Because that's what you do as a political sellsword: you offer your services to the highest bidder. Being a supporter of the political party in charge is not news but if you happen to be a member of the political party in charge and you don't support the face of your party, well that, my friends, is newsworthy! That gets you gigs on the Sunday talk shows. That gets you in Crossfire-type situations where you'll debate a member of your own party. That helps create the illusion that there is disunity within the party which could potentially become an even bigger news story. "All Democrats Agree on President's New Proposal" is not a very enticing headline. But "Disagreement Among Democrats on President's New Proposal" helps create headline news that has the potential to last for days on end. When the networks can fabricate that kind of drama, people tune in to watch, advertisers watch profits rise, and men in fancy suits reap the political and financial benefits of a job well done.

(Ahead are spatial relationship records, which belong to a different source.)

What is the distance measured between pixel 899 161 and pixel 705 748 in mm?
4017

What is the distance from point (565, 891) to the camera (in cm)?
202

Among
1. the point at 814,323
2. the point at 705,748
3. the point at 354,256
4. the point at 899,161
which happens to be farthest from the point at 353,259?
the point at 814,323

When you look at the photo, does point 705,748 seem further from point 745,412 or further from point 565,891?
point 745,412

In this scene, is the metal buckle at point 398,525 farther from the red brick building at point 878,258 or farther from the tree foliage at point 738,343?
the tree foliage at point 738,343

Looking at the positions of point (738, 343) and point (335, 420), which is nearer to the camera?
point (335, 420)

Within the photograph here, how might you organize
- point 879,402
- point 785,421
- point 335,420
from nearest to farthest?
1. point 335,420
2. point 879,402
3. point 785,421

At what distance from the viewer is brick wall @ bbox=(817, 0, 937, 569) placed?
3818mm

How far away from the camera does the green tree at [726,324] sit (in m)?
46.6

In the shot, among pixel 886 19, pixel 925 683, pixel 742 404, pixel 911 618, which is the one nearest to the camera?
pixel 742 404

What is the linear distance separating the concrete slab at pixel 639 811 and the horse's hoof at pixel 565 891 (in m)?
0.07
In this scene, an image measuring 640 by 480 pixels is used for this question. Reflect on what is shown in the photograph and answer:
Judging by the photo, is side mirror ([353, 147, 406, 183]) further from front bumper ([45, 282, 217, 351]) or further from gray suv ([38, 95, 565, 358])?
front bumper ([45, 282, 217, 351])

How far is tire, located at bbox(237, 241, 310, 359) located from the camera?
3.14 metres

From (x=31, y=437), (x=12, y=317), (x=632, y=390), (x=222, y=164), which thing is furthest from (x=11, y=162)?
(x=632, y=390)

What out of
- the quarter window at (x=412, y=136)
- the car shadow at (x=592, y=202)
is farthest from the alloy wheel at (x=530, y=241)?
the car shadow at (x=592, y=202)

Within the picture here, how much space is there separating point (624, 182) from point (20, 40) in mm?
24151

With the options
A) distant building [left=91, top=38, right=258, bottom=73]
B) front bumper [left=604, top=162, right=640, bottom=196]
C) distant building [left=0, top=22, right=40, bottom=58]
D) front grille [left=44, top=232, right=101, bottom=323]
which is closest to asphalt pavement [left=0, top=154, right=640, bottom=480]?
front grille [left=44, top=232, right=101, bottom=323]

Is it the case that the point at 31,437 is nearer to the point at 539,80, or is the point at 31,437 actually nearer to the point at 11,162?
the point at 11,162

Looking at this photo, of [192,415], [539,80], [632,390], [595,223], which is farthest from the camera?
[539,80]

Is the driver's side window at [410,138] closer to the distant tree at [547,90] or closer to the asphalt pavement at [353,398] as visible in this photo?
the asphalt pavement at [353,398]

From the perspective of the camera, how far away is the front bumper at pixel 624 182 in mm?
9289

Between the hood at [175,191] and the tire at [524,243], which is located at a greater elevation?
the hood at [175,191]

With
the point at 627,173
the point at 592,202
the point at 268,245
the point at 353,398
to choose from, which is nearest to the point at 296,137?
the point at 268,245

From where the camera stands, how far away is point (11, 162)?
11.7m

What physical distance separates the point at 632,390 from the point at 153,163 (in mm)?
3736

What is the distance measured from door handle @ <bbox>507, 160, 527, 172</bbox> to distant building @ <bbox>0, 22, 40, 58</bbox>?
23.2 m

Cornel West. Ben Jealous. Bill Press. Thom Hartmann. H.A. Goodman. Cenk Uyger. All are actors being paid to play a role. In fact, deep down inside I'd be willing to wager that a lot of them agree with both President Obama and Hillary Clinton on a wide range of issues. But they know how the game is played. They know the Obama-bashing, Hillary-hating, Sanders-supporting personas they have created will keep them in business for the foreseeable future. Like Ann Coulter, they have all created a faux character to get themselves on TV, and more importantly, stay on TV after President Obama leaves the Oval Office. They're in the same business as Fox News in that they will whine, kick, and scream if Hillary Clinton is elected but deep down inside they will be relieved because it will keep them and their brand in business for the next four to eight years. Because without a Democrat in the White House, all six of them would return to living a life of obscurity.
And that is something that none of them is prepared to do quite yet.
Agreements don't make for good television.